Deon Haywood’s intersectionality activist work

Imagine you’re a black trans women in New Orleans. Policies are in place to hold you back and you do not have autonomy over your body. You are criminalized and villianized just because of the color of your skin and sexual orientation. Now imagine you are a black women who has just been diagnosed with HIV. Treatments are expensive and let’s face it: the doctors have more “important” people to tend to. The systematic oppressions that black women and the black LGBTQ+ communities face every day are often overlooked due to the south’s racist undertones that still linger through the states. In New Orleans, Women with a Vision organization, led by Deon Haywood, seeks to fight for this oppressed intersectional community of black women on a local and national scale. Her ability to persevere with her own struggles in life has allowed her to share the stories of others.
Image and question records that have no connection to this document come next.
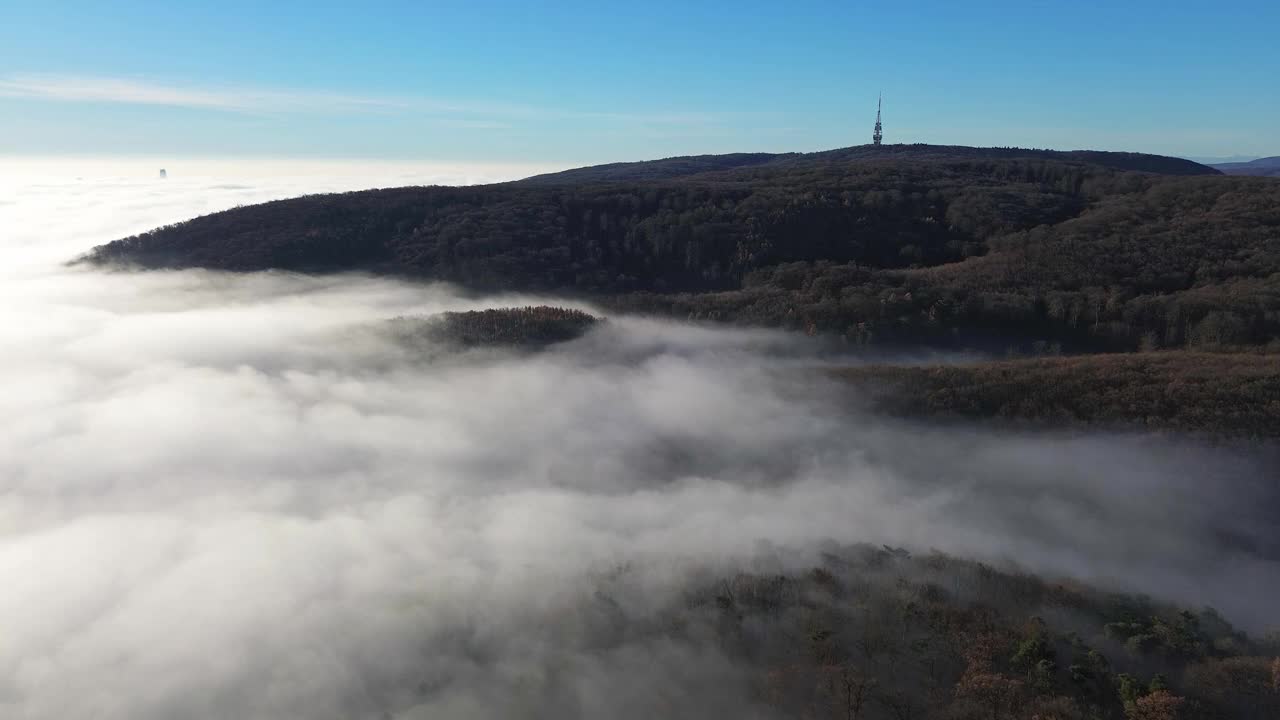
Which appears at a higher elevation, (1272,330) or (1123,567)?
(1272,330)

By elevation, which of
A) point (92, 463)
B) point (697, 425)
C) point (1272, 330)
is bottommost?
point (92, 463)

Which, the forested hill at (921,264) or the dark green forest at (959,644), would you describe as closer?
the dark green forest at (959,644)

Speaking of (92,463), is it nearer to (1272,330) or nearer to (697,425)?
(697,425)

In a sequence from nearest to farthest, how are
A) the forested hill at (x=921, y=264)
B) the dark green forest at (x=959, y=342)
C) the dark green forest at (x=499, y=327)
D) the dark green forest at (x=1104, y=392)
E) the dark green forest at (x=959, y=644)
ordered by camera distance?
the dark green forest at (x=959, y=644) < the dark green forest at (x=959, y=342) < the dark green forest at (x=1104, y=392) < the forested hill at (x=921, y=264) < the dark green forest at (x=499, y=327)

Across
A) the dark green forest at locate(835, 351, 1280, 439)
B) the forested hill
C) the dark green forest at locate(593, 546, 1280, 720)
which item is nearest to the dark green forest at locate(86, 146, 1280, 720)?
the dark green forest at locate(593, 546, 1280, 720)

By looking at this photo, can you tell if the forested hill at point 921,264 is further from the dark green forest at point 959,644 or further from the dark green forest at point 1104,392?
the dark green forest at point 959,644

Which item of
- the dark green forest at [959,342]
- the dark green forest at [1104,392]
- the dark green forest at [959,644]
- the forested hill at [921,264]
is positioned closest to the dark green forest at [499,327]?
the dark green forest at [959,342]

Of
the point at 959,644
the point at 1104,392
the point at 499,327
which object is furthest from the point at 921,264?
the point at 959,644

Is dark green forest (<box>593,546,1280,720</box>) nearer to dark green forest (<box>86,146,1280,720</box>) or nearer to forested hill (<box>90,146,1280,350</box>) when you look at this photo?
dark green forest (<box>86,146,1280,720</box>)

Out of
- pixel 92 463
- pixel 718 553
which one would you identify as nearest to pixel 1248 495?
pixel 718 553
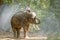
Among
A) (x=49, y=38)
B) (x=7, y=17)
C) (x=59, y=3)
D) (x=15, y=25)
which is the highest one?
(x=7, y=17)

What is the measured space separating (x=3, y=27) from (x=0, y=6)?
2.86 ft

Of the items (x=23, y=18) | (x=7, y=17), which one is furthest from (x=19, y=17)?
(x=7, y=17)

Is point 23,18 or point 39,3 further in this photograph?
point 39,3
In the early 80’s the epidemic of a newly found disease HIV/AIDs spread across America. The disease, although nondiscriminatory, seemed to affect some racial and ethnic groups more than others, specifically harming black women and trans women. With each sexual and drug encounter, the black community with high rates of HIV saw a rapid incline in their community which resulted in further discrimination and a stigma towards their ethnic group. People attributed the uprising of HIV in these communities to their character and reckless behavior rather than the actual root of the problem of being unequal health care, criminalization of drug use and harsh prostitution laws. The black community accounted for 42% of HIV diagnoses and were only 13% of the United States population. It is no wonder that a disease that thrives on poverty, sexual stigma and inequality would specifically flourish in Louisiana, since it is one of the poorest and least educated states in the country. More than half of the New Orleans 350,000 residents live in or near poverty and the city has the second-highest rate of homelessness in the US. The cities lack of care for these marginalized groups is shown through their little investment into housing, health care and support services that are provided. People struggling for basic human necessities turn to dangerous sex work in order to make money and often times drug use to cope.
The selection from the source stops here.